▽

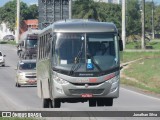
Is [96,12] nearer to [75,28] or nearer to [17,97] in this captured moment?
[17,97]

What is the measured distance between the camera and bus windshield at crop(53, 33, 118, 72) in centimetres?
2219

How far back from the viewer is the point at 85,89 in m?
22.2

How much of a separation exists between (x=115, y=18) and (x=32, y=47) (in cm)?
5414

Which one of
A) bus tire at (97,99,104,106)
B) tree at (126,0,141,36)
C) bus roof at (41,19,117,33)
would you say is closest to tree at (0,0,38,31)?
tree at (126,0,141,36)

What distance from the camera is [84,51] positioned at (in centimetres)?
2225

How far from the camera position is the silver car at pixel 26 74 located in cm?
4419

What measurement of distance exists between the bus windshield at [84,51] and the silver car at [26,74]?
2144 centimetres

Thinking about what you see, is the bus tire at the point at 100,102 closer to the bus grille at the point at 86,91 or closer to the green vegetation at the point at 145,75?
the bus grille at the point at 86,91

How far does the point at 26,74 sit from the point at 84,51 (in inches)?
876

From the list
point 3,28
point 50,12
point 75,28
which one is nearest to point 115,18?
point 50,12

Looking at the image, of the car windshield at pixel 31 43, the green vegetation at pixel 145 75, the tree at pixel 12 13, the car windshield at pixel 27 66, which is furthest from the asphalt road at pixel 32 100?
the tree at pixel 12 13

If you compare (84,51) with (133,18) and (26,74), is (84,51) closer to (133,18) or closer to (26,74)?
(26,74)

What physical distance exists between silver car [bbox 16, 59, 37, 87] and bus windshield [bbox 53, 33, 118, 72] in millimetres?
21442

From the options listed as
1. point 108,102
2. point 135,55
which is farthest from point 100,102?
point 135,55
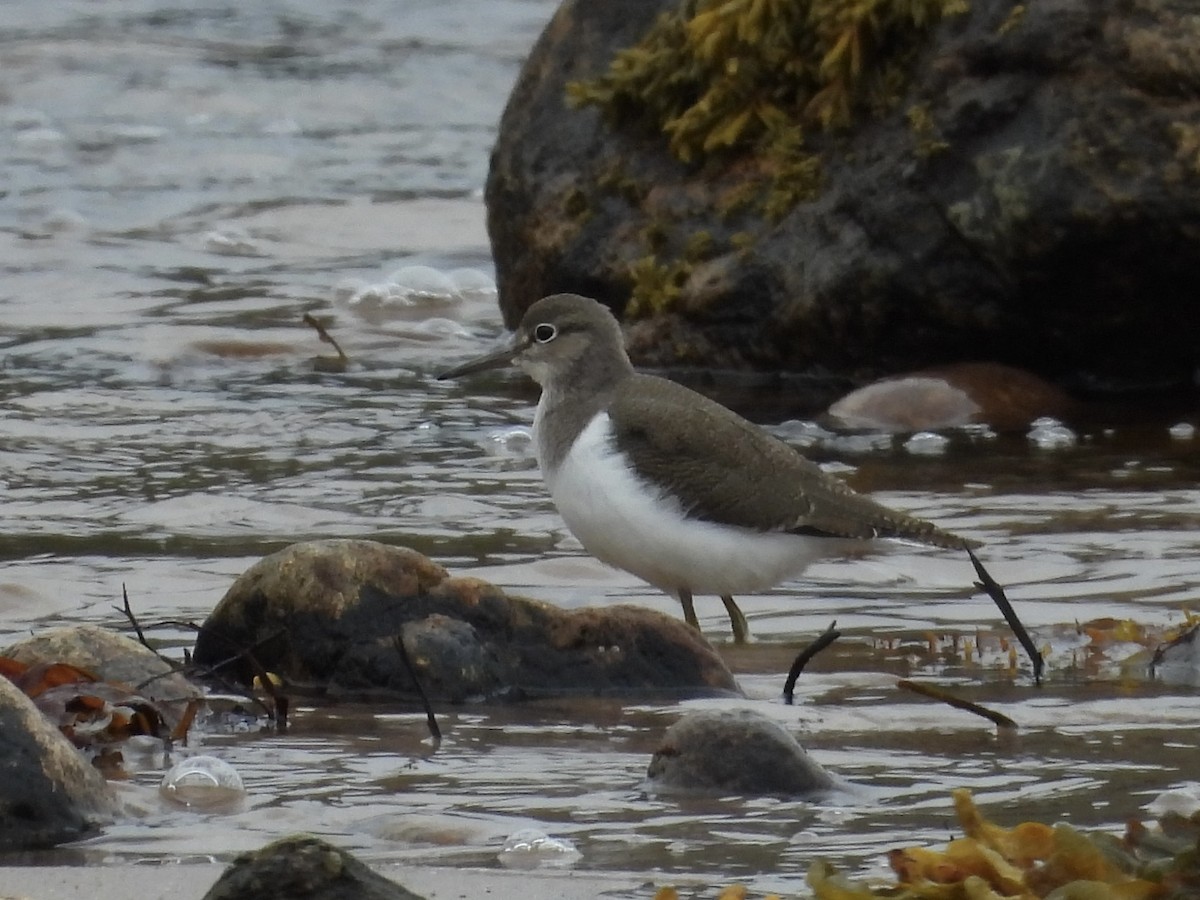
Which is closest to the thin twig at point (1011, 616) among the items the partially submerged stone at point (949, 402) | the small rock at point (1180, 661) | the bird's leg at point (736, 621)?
the small rock at point (1180, 661)

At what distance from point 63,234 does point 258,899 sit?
9039 mm

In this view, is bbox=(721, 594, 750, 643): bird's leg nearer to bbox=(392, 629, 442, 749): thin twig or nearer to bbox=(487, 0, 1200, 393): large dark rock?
bbox=(392, 629, 442, 749): thin twig

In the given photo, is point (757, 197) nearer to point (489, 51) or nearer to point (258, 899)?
point (258, 899)

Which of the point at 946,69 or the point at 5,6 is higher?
the point at 946,69

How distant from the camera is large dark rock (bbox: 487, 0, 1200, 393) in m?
7.47

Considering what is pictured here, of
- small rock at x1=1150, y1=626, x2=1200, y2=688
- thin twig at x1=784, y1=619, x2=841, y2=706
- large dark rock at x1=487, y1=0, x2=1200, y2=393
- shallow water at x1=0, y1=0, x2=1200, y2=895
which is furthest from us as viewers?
large dark rock at x1=487, y1=0, x2=1200, y2=393

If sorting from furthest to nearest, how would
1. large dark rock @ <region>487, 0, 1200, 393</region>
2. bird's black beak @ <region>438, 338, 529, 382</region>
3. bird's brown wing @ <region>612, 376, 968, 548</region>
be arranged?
large dark rock @ <region>487, 0, 1200, 393</region>
bird's black beak @ <region>438, 338, 529, 382</region>
bird's brown wing @ <region>612, 376, 968, 548</region>

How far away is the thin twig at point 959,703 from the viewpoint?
4.02 metres

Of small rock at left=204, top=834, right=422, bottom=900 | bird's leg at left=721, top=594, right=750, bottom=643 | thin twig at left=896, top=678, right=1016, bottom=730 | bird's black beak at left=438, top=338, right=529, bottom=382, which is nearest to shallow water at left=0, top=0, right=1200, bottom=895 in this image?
thin twig at left=896, top=678, right=1016, bottom=730

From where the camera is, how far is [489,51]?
1716cm

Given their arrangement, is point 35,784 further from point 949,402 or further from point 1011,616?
point 949,402

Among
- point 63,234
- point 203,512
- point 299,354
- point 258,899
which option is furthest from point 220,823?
point 63,234

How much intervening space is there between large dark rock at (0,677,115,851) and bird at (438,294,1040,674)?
6.98 ft

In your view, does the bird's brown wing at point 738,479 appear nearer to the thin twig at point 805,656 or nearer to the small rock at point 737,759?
the thin twig at point 805,656
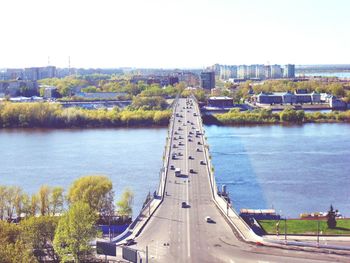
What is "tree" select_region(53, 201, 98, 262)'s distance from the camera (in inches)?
264

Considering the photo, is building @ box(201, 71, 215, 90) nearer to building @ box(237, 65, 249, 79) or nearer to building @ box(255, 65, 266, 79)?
building @ box(255, 65, 266, 79)

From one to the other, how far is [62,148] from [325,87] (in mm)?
25583

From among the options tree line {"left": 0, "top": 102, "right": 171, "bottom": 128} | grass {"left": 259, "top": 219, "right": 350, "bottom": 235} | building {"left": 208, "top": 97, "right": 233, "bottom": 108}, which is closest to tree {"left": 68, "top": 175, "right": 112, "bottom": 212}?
grass {"left": 259, "top": 219, "right": 350, "bottom": 235}

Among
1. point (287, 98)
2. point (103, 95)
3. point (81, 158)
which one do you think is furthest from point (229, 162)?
point (103, 95)

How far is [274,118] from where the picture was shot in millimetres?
26734

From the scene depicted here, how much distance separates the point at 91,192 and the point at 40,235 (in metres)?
2.25

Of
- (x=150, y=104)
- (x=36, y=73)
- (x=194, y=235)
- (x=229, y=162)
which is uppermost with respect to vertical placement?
(x=36, y=73)

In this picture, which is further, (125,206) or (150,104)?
(150,104)

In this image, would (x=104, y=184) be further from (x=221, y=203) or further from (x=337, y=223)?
(x=337, y=223)

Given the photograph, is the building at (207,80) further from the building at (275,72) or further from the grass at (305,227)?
the grass at (305,227)

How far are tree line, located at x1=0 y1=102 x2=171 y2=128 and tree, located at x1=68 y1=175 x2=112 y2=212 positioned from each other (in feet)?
50.7

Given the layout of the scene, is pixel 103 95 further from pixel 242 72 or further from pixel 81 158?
pixel 242 72

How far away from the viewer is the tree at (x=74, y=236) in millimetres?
6695

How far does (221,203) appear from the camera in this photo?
959 centimetres
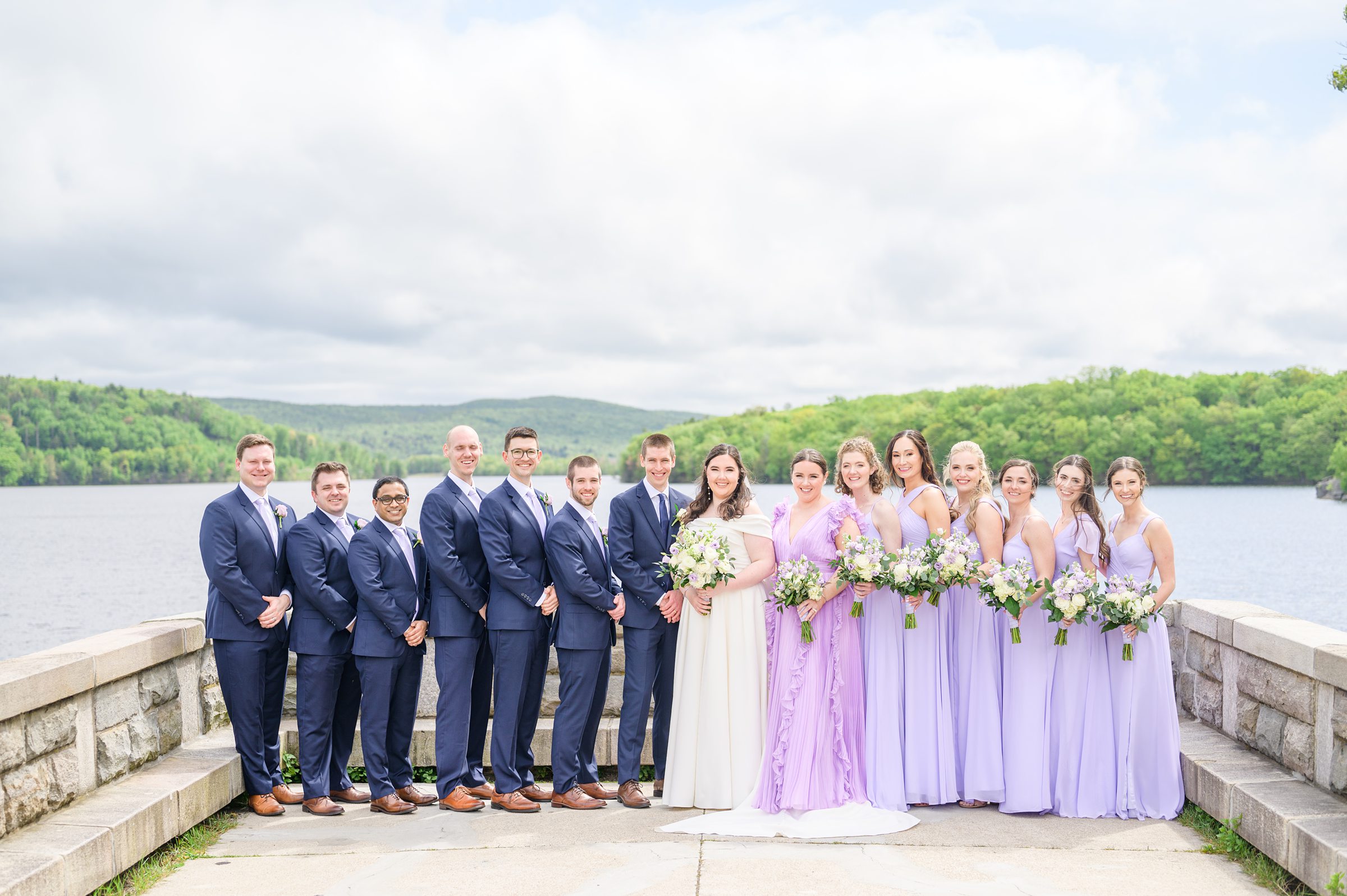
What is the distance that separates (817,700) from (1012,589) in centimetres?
121

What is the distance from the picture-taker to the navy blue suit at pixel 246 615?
18.2 ft

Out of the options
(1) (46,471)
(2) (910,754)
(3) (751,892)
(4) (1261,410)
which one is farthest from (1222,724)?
(1) (46,471)

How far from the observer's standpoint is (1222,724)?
612 cm

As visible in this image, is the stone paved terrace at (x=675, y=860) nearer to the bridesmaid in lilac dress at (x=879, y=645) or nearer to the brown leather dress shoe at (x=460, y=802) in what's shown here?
the brown leather dress shoe at (x=460, y=802)

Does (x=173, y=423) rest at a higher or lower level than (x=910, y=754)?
higher

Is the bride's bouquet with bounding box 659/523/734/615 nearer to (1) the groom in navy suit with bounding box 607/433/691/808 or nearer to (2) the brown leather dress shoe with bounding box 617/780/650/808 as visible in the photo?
(1) the groom in navy suit with bounding box 607/433/691/808

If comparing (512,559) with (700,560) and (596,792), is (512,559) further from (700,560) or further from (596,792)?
(596,792)

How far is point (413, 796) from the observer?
234 inches

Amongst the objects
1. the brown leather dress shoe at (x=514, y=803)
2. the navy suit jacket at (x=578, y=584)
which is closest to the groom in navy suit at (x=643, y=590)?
the navy suit jacket at (x=578, y=584)

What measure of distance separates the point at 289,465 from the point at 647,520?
84503 mm

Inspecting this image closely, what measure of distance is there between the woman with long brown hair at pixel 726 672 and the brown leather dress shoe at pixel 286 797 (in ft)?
6.98

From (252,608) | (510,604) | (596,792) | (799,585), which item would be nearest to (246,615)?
(252,608)

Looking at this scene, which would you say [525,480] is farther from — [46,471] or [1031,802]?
[46,471]

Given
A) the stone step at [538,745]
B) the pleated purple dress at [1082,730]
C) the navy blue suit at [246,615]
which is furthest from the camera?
the stone step at [538,745]
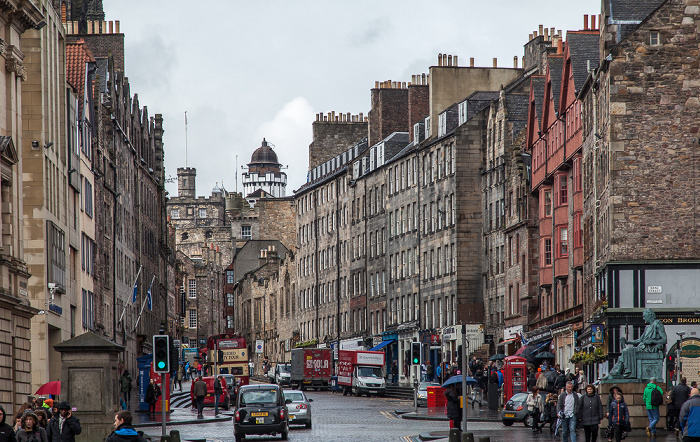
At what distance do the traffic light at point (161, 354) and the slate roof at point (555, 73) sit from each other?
37.1 metres

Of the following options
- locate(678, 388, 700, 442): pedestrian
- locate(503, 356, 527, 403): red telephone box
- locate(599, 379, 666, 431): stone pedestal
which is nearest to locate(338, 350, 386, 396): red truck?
locate(503, 356, 527, 403): red telephone box

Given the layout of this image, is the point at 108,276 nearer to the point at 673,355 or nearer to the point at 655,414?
the point at 673,355

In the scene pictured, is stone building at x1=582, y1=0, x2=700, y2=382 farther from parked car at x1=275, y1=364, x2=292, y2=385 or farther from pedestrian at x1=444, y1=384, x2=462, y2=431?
parked car at x1=275, y1=364, x2=292, y2=385

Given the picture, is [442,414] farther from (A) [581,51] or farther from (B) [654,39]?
(A) [581,51]

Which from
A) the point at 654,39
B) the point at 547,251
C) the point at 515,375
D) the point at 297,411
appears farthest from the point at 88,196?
the point at 654,39

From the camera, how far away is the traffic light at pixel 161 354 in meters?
32.7

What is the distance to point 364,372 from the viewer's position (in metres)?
73.5

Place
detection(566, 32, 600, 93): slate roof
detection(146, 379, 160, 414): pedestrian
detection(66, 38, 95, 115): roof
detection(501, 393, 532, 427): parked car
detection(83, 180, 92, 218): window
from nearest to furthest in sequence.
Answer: detection(501, 393, 532, 427): parked car
detection(146, 379, 160, 414): pedestrian
detection(566, 32, 600, 93): slate roof
detection(83, 180, 92, 218): window
detection(66, 38, 95, 115): roof

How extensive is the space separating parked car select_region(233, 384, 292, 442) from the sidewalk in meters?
9.73

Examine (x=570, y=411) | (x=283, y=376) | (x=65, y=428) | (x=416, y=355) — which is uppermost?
(x=65, y=428)

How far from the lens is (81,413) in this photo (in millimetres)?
32594

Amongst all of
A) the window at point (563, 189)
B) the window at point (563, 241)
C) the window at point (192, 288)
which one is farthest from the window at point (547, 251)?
the window at point (192, 288)

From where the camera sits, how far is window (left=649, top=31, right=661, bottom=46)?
50.7m

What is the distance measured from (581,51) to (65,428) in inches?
1624
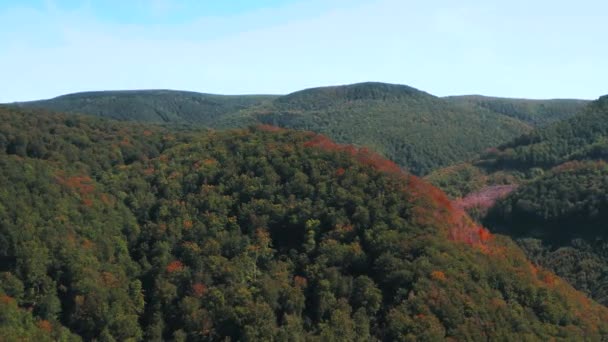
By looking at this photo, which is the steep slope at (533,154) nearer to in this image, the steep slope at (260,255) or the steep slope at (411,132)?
the steep slope at (411,132)


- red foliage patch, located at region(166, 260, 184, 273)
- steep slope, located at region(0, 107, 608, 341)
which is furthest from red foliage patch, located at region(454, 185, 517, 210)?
red foliage patch, located at region(166, 260, 184, 273)

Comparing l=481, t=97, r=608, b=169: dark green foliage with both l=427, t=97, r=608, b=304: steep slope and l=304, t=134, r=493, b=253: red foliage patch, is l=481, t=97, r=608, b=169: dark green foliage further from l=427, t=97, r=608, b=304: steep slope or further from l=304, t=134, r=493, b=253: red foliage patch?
l=304, t=134, r=493, b=253: red foliage patch

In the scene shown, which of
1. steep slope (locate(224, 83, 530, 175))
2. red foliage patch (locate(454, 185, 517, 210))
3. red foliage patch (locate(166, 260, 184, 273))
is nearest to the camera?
red foliage patch (locate(166, 260, 184, 273))

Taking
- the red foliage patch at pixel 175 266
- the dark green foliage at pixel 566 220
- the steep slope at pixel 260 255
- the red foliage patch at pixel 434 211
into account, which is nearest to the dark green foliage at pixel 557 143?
the dark green foliage at pixel 566 220

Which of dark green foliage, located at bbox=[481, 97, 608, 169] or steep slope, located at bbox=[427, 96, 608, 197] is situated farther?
dark green foliage, located at bbox=[481, 97, 608, 169]

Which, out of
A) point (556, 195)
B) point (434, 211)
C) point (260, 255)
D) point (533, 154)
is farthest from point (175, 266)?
point (533, 154)

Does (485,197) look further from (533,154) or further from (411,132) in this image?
(411,132)

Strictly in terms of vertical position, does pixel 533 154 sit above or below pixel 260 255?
above
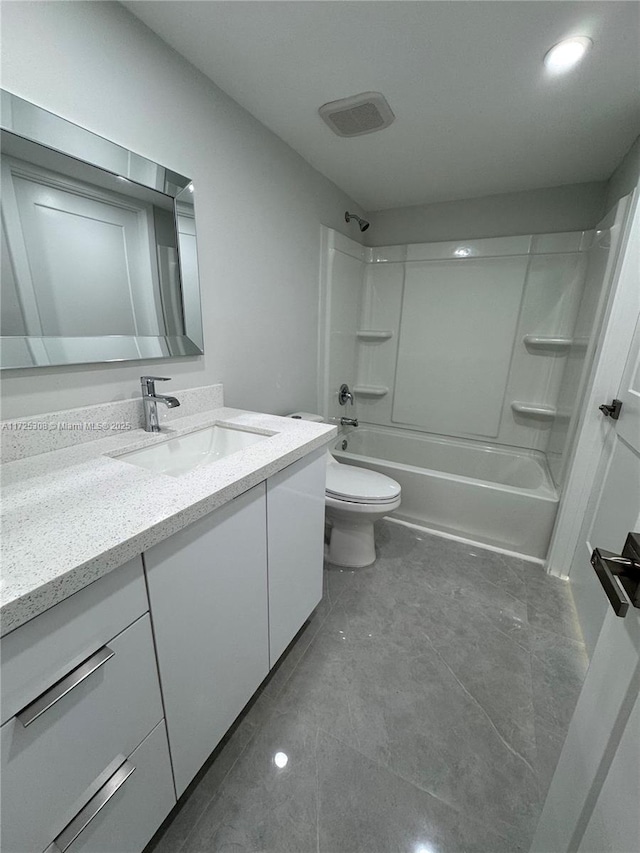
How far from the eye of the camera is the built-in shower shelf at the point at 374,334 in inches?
109

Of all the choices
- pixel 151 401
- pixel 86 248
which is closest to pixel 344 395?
pixel 151 401

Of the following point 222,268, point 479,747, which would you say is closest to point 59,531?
point 222,268

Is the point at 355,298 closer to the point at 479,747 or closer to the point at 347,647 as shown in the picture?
the point at 347,647

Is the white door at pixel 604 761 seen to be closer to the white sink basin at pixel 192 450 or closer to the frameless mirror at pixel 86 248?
the white sink basin at pixel 192 450

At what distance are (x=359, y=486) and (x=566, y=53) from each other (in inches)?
68.8

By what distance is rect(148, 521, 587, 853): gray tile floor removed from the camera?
0.89m

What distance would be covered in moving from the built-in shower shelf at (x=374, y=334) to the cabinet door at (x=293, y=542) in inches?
72.4

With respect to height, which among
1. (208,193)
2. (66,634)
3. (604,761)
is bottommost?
(604,761)

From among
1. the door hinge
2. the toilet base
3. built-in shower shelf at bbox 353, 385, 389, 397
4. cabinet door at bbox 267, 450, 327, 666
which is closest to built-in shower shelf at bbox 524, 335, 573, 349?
the door hinge

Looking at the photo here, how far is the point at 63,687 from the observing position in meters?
0.53

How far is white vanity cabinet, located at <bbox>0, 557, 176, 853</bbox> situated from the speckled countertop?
0.18ft

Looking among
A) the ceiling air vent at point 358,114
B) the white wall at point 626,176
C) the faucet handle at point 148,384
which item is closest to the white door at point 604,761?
the faucet handle at point 148,384

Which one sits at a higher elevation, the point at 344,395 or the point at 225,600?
the point at 344,395

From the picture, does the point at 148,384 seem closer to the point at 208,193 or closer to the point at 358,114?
the point at 208,193
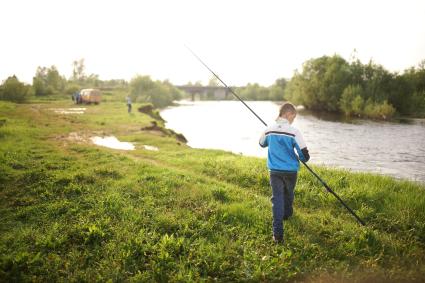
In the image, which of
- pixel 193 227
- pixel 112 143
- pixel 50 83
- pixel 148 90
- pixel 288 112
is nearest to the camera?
pixel 288 112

△

→ **WORK TO DO**:
Quote the lines starting at the one containing "From the picture, does" and ending at the end of the lines. Leave the pictures out of your answer.

→ **OUTPUT FOR THIS EXERCISE**:
From the picture, does the point at 148,384 seem closer to the point at 208,193 or closer to the point at 358,114?
the point at 208,193
In the image, which of
- pixel 193 227
- pixel 112 143
- pixel 50 83
- pixel 148 90
- pixel 288 112
is nearest to the camera?
pixel 288 112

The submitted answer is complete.